Switch to Threaded View
HBase, mail # user - Remove the row in MR job?

Copy link to this message
Re: Remove the row in MR job?
Jean-Marc Spaggiari 2012-10-13, 23:22
I think I get the idea. I can't do it like that because Job1 might try
to access the table as the same time as Job2 is trying to rename it,
or other same kind off issues, but I will work on something similar.


I will start another thread for another delete question I have ;)


2012/10/12 Doug Meil <[EMAIL PROTECTED]>:
> Just throwing an idea out there, but if you rotate tables you could
> probably do what you want..
> 1)      Table1 is being written throughout the day
> 2)      It's time to kick off the MR job, but before the job is submitted
> Table2 is now configured to be the 'write' table
> 3)      MR job processes all the data in Table1.  Table1 is dropped/truncated
> when finished.
> 4)      Table2 continues to get writes
> 5)      Now it's time to run the MR job again, Table1 is now configured to be
> the 'write' table and Table2 is processed by the MR job.
> 6)      Continue rotating between the tables
> Something like this is probably going to be a lot easier to manage than
> doing deletes of what you've read.
> On 10/12/12 3:47 PM, "Jean-Marc Spaggiari" <[EMAIL PROTECTED]> wrote:
>>Hi Doug,
>>Thanks for the suggestion. I like the idea of simply deleting the
>>table, however, I'm not sure if I can implement it.
>>Basically, I have one process which is constantly feeding the table,
>>and, once a day, I want to run a MR job to proccess this table (Which
>>will emtpy it).
>>While I'm processing it, I still want to other process to have the
>>ability to store data.
>>Since I can't rename the table because this functionnaly doesn't
>>exist, I need to have the 2 working on the same table.
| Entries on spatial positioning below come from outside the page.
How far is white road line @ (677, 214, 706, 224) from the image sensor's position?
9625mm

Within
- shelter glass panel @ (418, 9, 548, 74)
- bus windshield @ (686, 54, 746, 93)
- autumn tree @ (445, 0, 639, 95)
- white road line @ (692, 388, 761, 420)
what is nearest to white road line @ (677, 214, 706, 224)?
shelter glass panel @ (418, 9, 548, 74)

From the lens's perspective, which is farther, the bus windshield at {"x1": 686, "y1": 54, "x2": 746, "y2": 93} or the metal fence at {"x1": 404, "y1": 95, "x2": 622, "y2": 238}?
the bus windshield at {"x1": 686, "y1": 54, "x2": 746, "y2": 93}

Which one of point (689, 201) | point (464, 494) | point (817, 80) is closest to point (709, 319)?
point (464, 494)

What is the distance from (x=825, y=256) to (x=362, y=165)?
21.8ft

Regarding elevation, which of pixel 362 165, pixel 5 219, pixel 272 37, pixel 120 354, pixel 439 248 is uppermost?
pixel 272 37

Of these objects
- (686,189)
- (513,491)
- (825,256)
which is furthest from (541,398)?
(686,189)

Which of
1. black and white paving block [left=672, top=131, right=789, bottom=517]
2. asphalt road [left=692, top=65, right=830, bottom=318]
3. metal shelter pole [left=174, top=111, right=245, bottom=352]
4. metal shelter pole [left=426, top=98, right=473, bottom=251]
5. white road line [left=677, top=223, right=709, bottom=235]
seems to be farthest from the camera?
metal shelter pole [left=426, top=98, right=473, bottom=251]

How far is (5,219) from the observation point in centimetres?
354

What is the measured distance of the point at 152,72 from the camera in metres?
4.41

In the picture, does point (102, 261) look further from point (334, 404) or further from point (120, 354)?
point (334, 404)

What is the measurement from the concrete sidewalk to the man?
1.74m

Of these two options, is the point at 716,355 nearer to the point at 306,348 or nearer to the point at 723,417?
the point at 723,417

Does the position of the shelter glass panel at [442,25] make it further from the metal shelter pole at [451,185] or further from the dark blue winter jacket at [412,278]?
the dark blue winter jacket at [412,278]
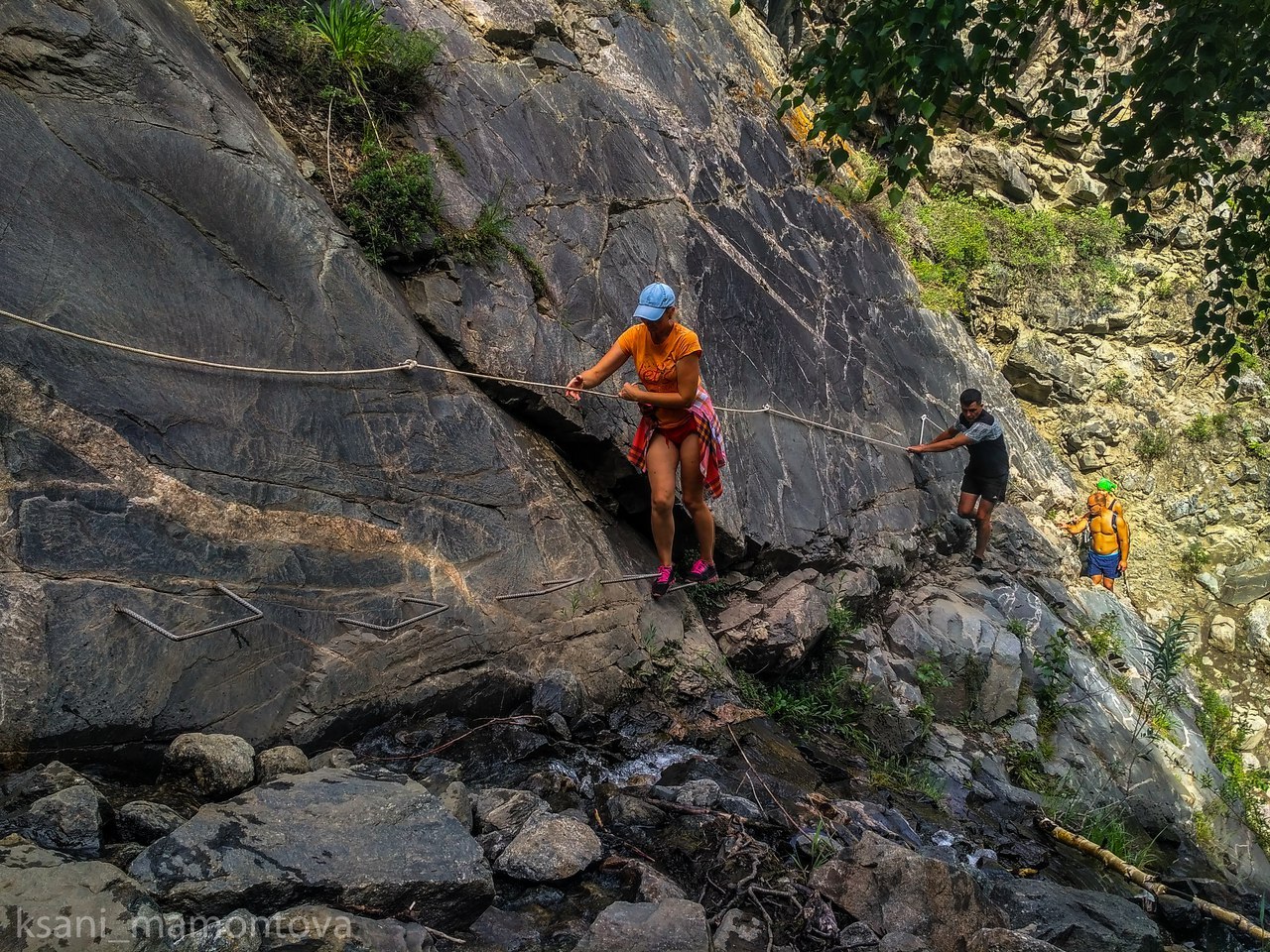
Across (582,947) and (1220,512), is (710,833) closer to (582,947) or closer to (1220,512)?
(582,947)

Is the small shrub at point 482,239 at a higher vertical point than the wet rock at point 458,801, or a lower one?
higher

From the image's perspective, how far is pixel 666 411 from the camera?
556 cm

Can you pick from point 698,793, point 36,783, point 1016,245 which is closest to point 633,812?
point 698,793

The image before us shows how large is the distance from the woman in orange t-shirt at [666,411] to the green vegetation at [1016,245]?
7861mm

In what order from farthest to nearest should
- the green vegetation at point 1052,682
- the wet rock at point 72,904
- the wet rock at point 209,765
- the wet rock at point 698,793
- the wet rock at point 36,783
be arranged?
1. the green vegetation at point 1052,682
2. the wet rock at point 698,793
3. the wet rock at point 209,765
4. the wet rock at point 36,783
5. the wet rock at point 72,904

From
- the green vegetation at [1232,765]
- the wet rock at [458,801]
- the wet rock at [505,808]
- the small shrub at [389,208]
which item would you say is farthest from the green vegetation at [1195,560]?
the wet rock at [458,801]

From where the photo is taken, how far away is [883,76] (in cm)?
379

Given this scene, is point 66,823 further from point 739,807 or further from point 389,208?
point 389,208

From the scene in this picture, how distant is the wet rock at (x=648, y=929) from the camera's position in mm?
2738

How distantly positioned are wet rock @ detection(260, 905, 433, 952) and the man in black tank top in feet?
23.4

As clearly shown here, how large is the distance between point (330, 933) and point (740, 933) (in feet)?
4.66

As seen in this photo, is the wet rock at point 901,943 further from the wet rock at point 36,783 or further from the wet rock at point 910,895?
the wet rock at point 36,783

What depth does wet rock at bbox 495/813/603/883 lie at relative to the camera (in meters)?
3.15

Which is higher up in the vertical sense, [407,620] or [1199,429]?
[1199,429]
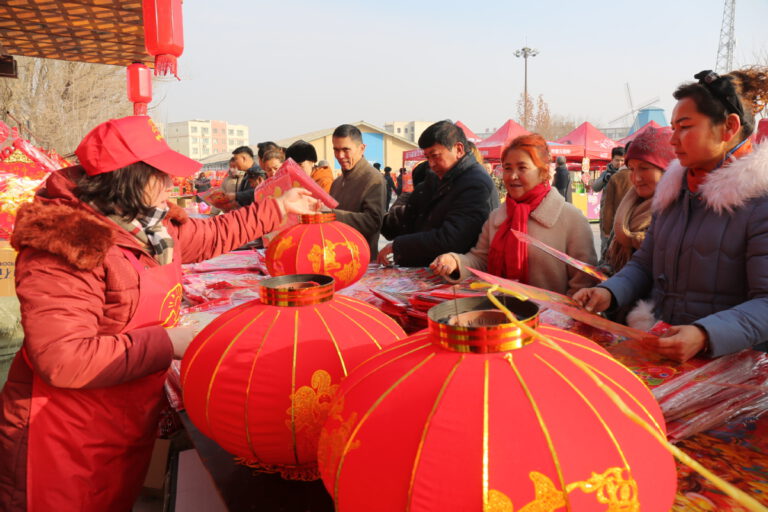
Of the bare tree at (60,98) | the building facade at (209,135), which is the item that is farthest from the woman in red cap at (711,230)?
the building facade at (209,135)

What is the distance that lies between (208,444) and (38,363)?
440 mm

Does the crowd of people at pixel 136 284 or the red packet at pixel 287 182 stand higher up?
the red packet at pixel 287 182

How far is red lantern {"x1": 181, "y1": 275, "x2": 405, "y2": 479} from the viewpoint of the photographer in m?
0.98

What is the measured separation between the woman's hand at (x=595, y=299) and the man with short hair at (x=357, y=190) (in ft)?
6.31

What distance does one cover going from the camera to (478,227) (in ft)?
8.80

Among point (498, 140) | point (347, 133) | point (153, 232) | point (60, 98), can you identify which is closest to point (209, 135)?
point (60, 98)

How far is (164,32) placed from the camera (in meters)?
3.50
>>Maybe what I can do is working on the colum name.... Like I store on a
>>different column every day based on the day number and I just run MR
>>on all the columns except today. After that, I can delete all the
>>columns except the one for the current day. Issue is if the MR is
>>taking more than 24h...
>>Also, is that fast to delete a column?
>>2012/10/12 Doug Meil <[EMAIL PROTECTED]>:
>>> I'm not entirely sure of the use-case, but here are some thoughts on
>>> re:  "should I take the table from the pool, and simply call the delete
>>> method?"
>>> Yep, you can construct an HTable instance within a MR job.  But use the
>>> delete that takes a list because the single-delete will invoke an RPC
>>> each one (not great over an MR job).
>>> Construct the HTable instance at the Mapper level (not map-method level)
>>> and keep a buffer of deletes in a List.  At the end of the job, send any
>>> un-processed deletes in the cleanup method.
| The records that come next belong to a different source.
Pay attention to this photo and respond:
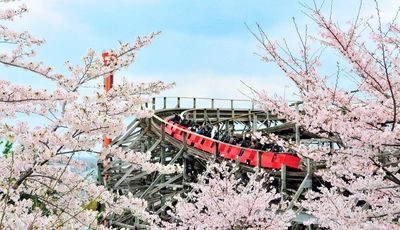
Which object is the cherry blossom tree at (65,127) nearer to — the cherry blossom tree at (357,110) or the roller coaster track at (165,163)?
the cherry blossom tree at (357,110)

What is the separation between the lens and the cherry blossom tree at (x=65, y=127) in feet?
12.6

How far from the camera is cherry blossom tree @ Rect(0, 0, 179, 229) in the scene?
383 centimetres

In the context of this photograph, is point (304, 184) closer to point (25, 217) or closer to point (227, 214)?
point (227, 214)

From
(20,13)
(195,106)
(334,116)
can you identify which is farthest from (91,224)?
(195,106)

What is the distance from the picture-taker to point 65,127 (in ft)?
13.4

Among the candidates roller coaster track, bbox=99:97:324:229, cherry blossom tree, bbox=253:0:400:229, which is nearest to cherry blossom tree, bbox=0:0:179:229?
cherry blossom tree, bbox=253:0:400:229

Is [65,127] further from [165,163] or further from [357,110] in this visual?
[165,163]

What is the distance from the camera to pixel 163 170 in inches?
180

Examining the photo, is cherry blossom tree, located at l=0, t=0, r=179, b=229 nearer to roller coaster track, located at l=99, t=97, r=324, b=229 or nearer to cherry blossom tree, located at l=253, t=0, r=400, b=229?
cherry blossom tree, located at l=253, t=0, r=400, b=229

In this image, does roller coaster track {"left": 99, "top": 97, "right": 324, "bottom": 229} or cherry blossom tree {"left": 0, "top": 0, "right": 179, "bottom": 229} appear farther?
roller coaster track {"left": 99, "top": 97, "right": 324, "bottom": 229}

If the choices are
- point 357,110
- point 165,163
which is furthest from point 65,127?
point 165,163

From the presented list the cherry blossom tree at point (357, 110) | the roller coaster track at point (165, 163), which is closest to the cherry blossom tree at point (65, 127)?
the cherry blossom tree at point (357, 110)

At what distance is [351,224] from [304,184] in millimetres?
4472

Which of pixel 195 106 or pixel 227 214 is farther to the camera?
pixel 195 106
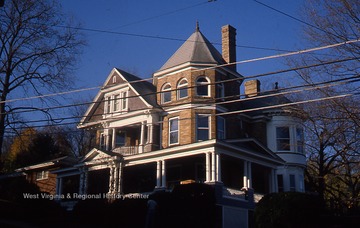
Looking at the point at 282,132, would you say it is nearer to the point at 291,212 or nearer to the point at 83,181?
the point at 83,181

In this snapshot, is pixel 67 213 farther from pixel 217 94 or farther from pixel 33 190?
pixel 217 94

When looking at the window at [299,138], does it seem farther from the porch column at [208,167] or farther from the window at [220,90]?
the porch column at [208,167]

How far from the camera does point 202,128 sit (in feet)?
95.8

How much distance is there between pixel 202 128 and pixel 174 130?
6.57 ft

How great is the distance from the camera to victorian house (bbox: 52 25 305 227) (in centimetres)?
2720

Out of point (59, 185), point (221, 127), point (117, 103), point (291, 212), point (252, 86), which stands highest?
point (252, 86)

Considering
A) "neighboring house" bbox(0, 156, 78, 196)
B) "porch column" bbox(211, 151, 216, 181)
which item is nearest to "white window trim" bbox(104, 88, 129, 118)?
"neighboring house" bbox(0, 156, 78, 196)

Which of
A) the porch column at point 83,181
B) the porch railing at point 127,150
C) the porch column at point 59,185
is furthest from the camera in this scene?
the porch column at point 59,185

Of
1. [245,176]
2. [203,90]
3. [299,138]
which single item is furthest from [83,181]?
[299,138]

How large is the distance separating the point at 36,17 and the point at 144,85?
29.3 feet

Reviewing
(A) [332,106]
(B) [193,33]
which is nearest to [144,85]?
(B) [193,33]

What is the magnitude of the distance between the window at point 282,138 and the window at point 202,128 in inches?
270

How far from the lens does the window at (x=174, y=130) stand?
98.1ft

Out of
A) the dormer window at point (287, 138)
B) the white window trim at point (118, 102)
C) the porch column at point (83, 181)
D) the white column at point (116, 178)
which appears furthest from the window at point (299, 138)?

>>> I'm not entirely sure why you'd want to delete every row in a table (as
>>> opposed to processing all the rows in Table1 and generating an entirely
>>> new Table2).  And then drop Table1 when you're done with it.  That seems
>>> like it would be less hassle than deleting every row (since the table is
>>> empty anyway).
>>> On 10/12/12 1:20 PM, "Jean-Marc Spaggiari" <[EMAIL PROTECTED]>
>>>>I have a table which I want to parse over a MR job.
>>>>Today, I'm using a scan to parse all the rows. Each row is retrieve,
>>>>removed, and the parsed (feeding 2 other tables)
>>>>The goal is to parse all the content while some process might still be
>>>>adding some more.
>>>>On the map method from the MR job, can I delete the row I'm working
>>>>with? If so, how should I do? should I take the table from the pool,
>>>>and simply call the delete method? The issue is, doing a delete for
>>>>each line will take a while. I would prefer to batch them, but I don't
>>>>know when will be the last line, so it's difficult to know when to
>>>>send the batch.  Is there a way to say to the MR job to delete this
>>>>line? Also, what's the impact on the MR job if I delete the row it's
>>>>working one?
>>>>Or is the MR job not the best way to do that?